- _TO BE DONE_:
**1.** Answer these questions about the forum post on feminism:
(a) Which username and date appear above the post's reply?
(b) Which country does the post name as a place where things are worse for women?
(c) According to the post, what is always more comfortable than being emotionally involved?
**2.** Carry on the forum post on feminism, starting right after its final sentence.

- _PASSAGE PROVIDED_:

######

Please feel free to express your views honestly re; Feninism.
What to men really think about it?

OP posts:
HerBeatitude · 11/09/2010 10:53

I think this thing of telling women they shouldn't focus on the problems in their own countries is doing two things:

  1. the usual thing of telling women that we are selfish bitches for putting our needs above anyone else's - we're supposed to put everyone else first, worry about everyone else and then only when everyone else is sorted, then we can serve ourselves
  1. It's very comforting to think that we don't really have anything to worry about in our countries. Focusing on how dreadful things are for women in other parts of the world, means we don't have to face up to the fact that some things are really fucking awful for women here. Obviously not as awful as Afghanistan etc., but let's not pretend it's not fucking awful to not feel physically safe, to have to fight to have our voices heard and to be taken seriously, to have to be nice and flirty and placating to men when we're arguing our case and they're patronising us because otherwise they'll stop listening and write us off as bitter harridans, and all the rest of it. If we can go into denial about the things that are bad here and get worked up about things that are happening to "other" women elsewhere, we can achieve emotional distance from injustice, which is always more comfortable than being emotionally involved, isn't it? It's very tempting to do that, I can see why lots of people want to. I want to do it myself this morning.

######

- _PROVIDED INFORMATION_:

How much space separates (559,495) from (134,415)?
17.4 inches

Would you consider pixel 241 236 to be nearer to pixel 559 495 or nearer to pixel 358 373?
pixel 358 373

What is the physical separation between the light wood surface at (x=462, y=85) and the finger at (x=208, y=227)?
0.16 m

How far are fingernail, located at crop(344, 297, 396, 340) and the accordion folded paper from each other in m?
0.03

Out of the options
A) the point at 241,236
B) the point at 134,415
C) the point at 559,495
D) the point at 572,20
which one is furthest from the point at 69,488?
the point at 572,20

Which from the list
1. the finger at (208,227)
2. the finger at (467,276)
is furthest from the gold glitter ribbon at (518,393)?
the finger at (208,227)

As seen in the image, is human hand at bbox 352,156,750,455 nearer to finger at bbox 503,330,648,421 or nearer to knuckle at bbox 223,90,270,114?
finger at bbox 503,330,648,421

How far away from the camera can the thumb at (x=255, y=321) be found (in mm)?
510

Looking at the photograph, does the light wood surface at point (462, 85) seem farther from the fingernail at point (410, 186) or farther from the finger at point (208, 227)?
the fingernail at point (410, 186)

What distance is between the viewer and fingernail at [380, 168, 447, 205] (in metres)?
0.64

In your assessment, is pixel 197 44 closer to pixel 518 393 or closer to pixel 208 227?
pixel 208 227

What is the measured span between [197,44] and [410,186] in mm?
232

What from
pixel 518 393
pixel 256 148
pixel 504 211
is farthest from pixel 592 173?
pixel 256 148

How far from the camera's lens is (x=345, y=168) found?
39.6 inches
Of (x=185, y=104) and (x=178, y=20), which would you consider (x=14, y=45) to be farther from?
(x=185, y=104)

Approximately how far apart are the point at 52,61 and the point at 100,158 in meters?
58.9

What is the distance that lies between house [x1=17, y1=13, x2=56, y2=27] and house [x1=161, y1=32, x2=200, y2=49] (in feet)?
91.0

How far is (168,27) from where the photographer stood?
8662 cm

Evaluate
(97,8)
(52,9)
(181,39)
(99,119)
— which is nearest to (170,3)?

######

- _ANSWERS_:
**1.**
(a) HerBeatitude, 11/09/2010 (at 10:53).
(b) Afghanistan.
(c) Achieving emotional distance from injustice.

**2.**
Pan · 11/09/2010 11:39

Snorbs - yes I def. get this:

"I think the point I was struggling towards is that the fact that the people who predominantly do this are men, and the fact that I'm a man, does not mean that I should feel guilt by association for that coincidence."

I think it quite a complex point you make, and pivots around notion of rsponsibility. Of course we are not responsible for individuals actions, unless we provided some kind of encouragement etc.

A feminist position could well be that we as males have a kind of responsibility to try to ensure those actions are not repeated, and one does this by taking action to challenge and reduce to incidence of female oppression. (This isn't specifically a position held by women in the feminist movement only, but a civilised thing to be doing in any event. As you know.) The 'resonsibility lies with us, so the position goes as I understand it, because we have access to the circumstances where oppression is generated and can indeed as you self-describe actively 'role-model' to people around us, adults and children.

So I am sure the "guilt by association" thing - which used to bug me A LOT years ago more accurately refers to 'so what are you, as a man, going to do about it?'.

I think.
All pretty cut down version.

(Sprogger - bit curious about 'man like Pan'.)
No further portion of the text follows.